Kuşkusuz, yine can alıcı soru ve soruna geliyoruz: İmralı ve onun tam eksenindeki DTP’yi Kürt halkı ve onların mücadelesi açısında nereye oturtuyorsunuz? Konumunu nasıl tanımlıyorsunuz? Gerçekten İmralı ve DTP’yi Kürt ekseni, Kürtler’in çıkarlarını devlet karşısından savunan platform olarak değerlendiriyorsanız, gerçekten de “Yerel seçimlerde taraf olmamak, bertaraf olmak anlamına geliyor”!

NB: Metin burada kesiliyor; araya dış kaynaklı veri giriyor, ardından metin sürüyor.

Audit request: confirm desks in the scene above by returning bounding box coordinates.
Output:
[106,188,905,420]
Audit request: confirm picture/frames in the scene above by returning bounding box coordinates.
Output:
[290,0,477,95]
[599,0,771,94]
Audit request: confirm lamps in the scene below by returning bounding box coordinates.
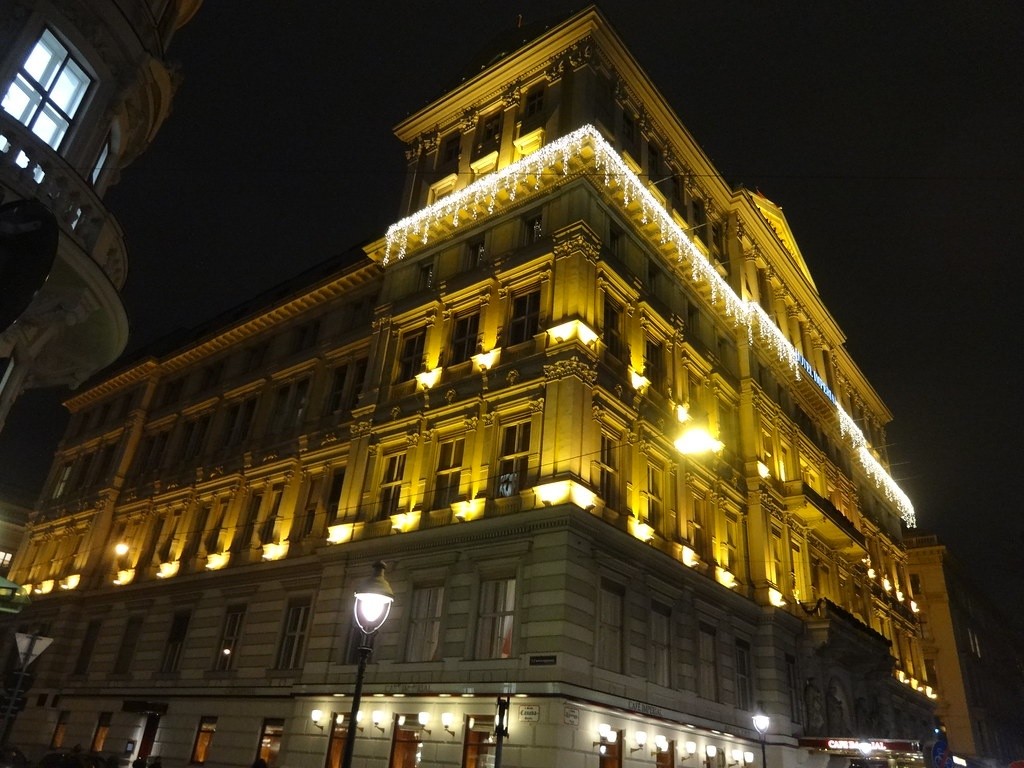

Biz tarafsız değiliz, ama AKP ve DTP’nin değil, kendi bağımsız eksenimizde tarafız! İlke ve siyaset tarzı arasında tutarlı bir uyumun egemen olmasını istediğimiz “yeni” bir tarafız! Siyaset ve samimiyetsizlik arasında kurulan, siyaset kültüründe yerleşen özdeşlik devrinin kapanması gerektiğine inanan tarafız ve geleceği kazanacak da budur! Kazanacaksak böyle bir gelecek kazanalım, başkasını değil!